Why do you think the browser is closing by itself?
I will hop in and respond with some ideas as the user you linked hasn’t yet.
It is hard to tell why that may be happening without more details of whats going on inside the component. If it is a copy paste of your previously ran page miner components, it may be due to the actual webpage and not component.
You may need to add a wait to allow enough time for a webpage to populate which can possibly error out any logic you have in your component.
does this issue happen reproducibly always with the same URL? Are you running the latest Selenium Nodes version and / or have you restarted your computer, just to rule out the low hanging fruits? Which browser are you using?
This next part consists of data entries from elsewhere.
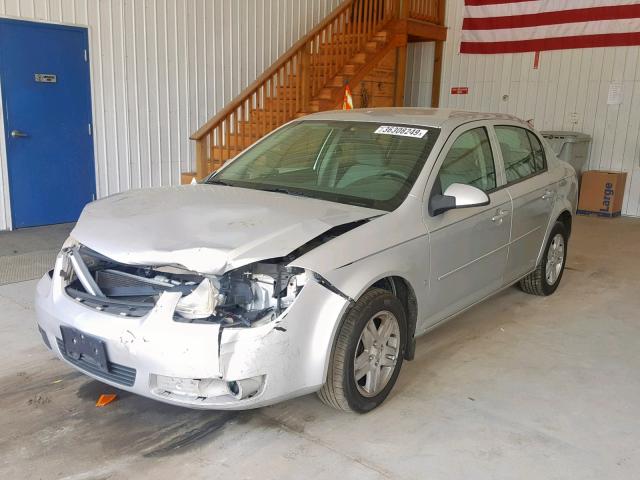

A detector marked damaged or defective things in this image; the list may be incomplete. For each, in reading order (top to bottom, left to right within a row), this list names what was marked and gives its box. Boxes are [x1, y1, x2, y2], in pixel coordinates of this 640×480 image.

crumpled front bumper [35, 255, 350, 408]
crushed hood [71, 184, 380, 274]
damaged silver sedan [35, 109, 576, 412]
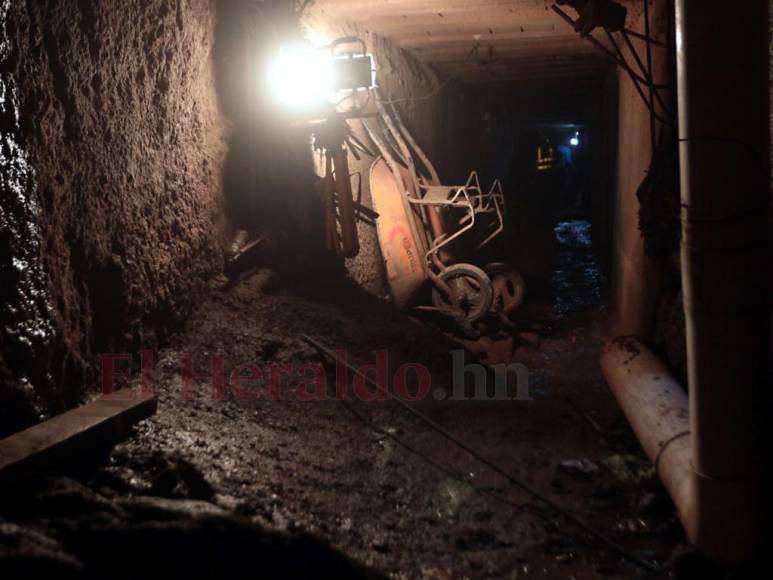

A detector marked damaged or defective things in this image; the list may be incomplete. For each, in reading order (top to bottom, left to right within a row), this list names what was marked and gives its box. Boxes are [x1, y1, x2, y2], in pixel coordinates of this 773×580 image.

rusted equipment [0, 390, 157, 490]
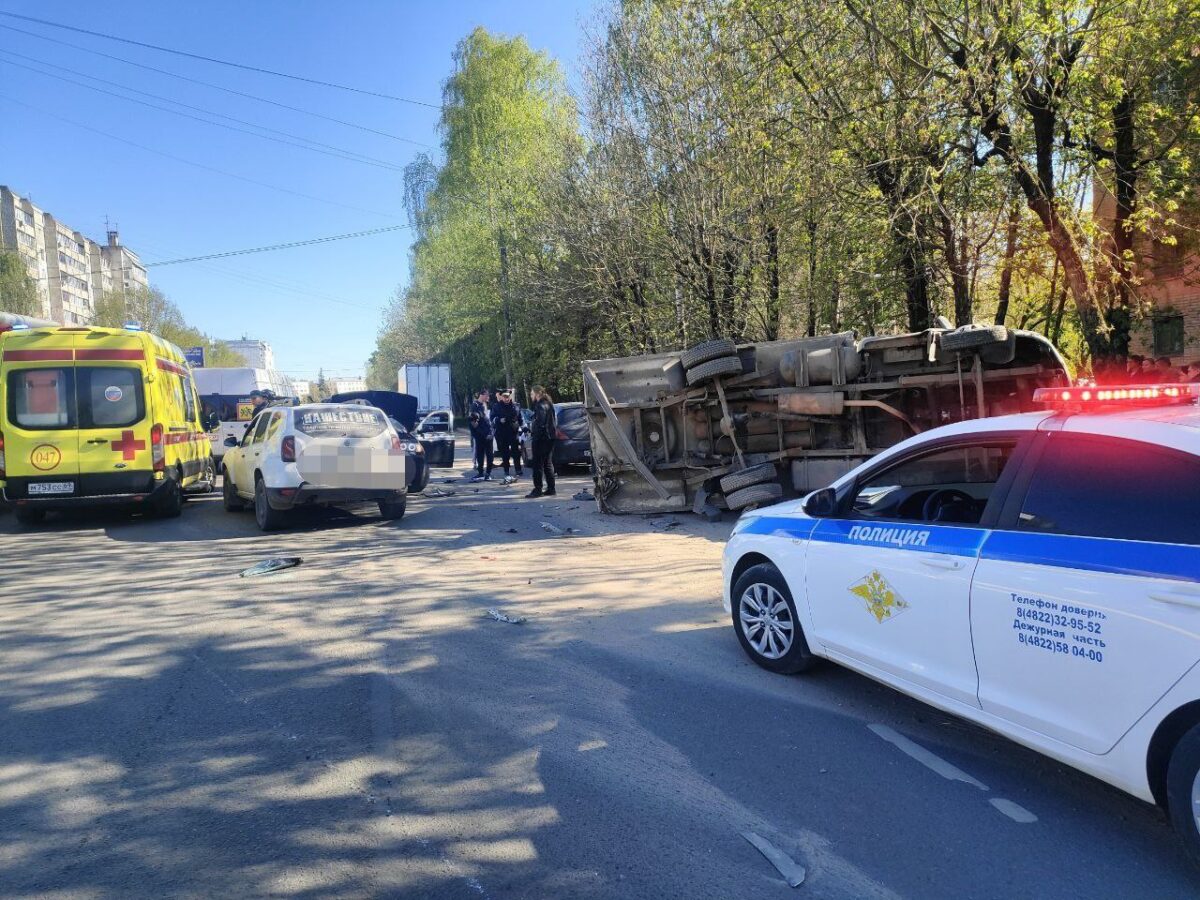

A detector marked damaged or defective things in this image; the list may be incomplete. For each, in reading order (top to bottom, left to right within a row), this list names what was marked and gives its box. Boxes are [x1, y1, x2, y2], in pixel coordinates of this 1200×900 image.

overturned truck [580, 324, 1070, 513]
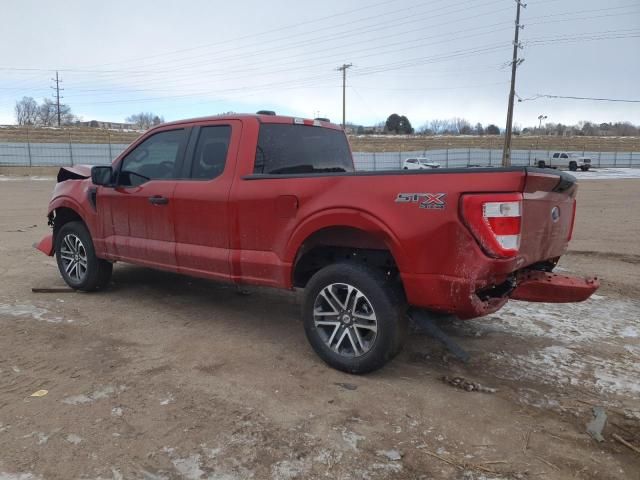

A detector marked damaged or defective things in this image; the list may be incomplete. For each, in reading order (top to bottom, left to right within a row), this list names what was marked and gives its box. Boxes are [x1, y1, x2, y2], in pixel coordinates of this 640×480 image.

damaged red pickup truck [35, 114, 596, 374]
crumpled front bumper [510, 272, 600, 302]
damaged rear bumper [510, 272, 600, 302]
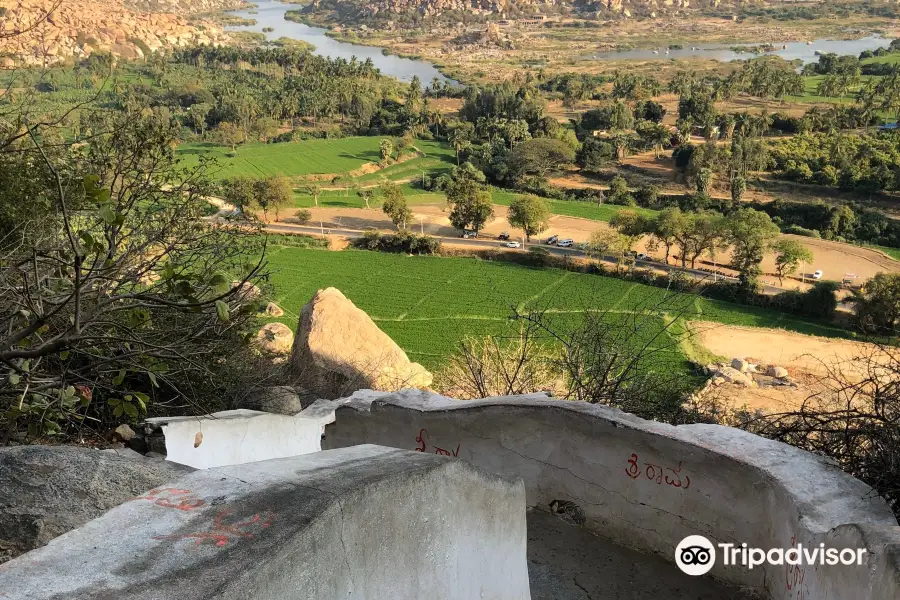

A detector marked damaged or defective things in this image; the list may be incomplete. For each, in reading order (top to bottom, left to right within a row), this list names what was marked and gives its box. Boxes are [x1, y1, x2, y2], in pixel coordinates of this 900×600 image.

cracked concrete surface [528, 510, 760, 600]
Hello; @thor_landstrom and @qqilihq Thank you both for the replies. Philipp, I sent you the workflow I was having problems with via e-mail. Operating system ubuntu and knime 5.2.3
thanks for sending over the workflow! I had a look (impressive!), and while I can not entirely guarantee, I think the reason for the problem is, that you generate an extreme amount of temporary data during workflow execution and I suspect that this eventually causes the browser to crash.
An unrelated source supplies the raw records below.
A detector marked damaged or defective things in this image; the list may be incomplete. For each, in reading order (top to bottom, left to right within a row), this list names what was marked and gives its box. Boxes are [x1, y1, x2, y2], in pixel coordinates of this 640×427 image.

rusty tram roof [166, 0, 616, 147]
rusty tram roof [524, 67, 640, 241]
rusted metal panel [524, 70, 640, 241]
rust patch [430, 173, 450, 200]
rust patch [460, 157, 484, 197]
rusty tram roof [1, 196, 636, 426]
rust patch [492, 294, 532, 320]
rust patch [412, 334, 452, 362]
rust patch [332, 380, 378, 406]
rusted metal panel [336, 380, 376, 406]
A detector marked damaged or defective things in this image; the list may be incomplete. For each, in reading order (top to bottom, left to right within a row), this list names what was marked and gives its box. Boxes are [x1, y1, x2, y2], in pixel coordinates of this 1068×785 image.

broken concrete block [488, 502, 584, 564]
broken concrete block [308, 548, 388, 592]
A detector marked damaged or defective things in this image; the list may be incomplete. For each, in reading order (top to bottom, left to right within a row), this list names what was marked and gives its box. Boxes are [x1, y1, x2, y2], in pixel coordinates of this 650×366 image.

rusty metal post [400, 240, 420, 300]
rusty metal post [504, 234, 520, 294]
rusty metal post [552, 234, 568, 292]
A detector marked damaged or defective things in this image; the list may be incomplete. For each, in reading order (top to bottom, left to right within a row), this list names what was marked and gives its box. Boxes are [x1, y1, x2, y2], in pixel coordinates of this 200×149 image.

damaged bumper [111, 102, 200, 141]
Here’s some suggestions which I suggest to implement, and which will for sore be helpful for other Selenium Nodes users as well. They will make the workflow execute with less resources and thus snappier - and thus hopefully also solve the issue with the crashing browser.
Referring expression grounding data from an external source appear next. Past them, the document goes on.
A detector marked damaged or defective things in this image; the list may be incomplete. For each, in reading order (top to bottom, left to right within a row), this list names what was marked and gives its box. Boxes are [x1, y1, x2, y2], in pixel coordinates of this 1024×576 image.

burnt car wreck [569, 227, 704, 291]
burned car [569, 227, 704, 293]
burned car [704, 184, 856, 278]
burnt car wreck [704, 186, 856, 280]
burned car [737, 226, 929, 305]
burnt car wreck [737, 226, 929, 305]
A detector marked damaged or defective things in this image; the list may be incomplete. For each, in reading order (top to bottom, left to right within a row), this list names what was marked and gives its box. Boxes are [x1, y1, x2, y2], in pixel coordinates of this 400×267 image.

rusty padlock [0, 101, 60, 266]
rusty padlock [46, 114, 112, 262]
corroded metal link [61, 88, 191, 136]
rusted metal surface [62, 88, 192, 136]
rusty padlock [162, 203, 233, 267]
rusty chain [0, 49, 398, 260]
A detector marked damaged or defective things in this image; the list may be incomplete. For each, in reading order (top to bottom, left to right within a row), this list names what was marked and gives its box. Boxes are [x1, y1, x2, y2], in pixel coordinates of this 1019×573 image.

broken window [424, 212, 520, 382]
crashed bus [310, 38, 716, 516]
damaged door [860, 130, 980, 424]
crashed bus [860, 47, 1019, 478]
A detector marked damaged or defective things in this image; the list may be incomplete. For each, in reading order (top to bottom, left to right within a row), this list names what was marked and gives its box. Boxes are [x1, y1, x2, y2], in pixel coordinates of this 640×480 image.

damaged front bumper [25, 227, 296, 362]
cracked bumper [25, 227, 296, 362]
Avoid the combinations of Find Elements + Execute JavaScript (as you use the JS only for extracting text content). If you need to extract strings, I recommend to use Extract Text node instead (do not use a “Find Elements” node unless you have to; instead enter the XPath or CSS directly in the Extract Text node using the “Find Elements” option. This makes things much faster, as you avoid writing lots of intermediate information.
If you still need to use Find Elements, avoid ticking the setting “Append additional WebElement information”. It is slows down things considerably and I only recommend it for debugging reasons in general and not for information extraction tasks.
You can replace most of the Find Elements + Execute JavaScript combinations with a single Table Extractor node. It will automatically extract most of the table information for you, and you’ll only need to do some simple string post-processing.
It’s not necessary to have the combination of GET Request+ HTTP Retriever. Take one or the other - I much recommend HTTP Retriever, as it works best with the HTML Parser node.
Instead of the explicit Wait node, make use of more “smart” waiting options. The “Find Elements” settings have a “Wait up to …” option, which I suggest to use instead. It will wait and continue execution as soon as elements for the entered XPath/CSS query become available on the page.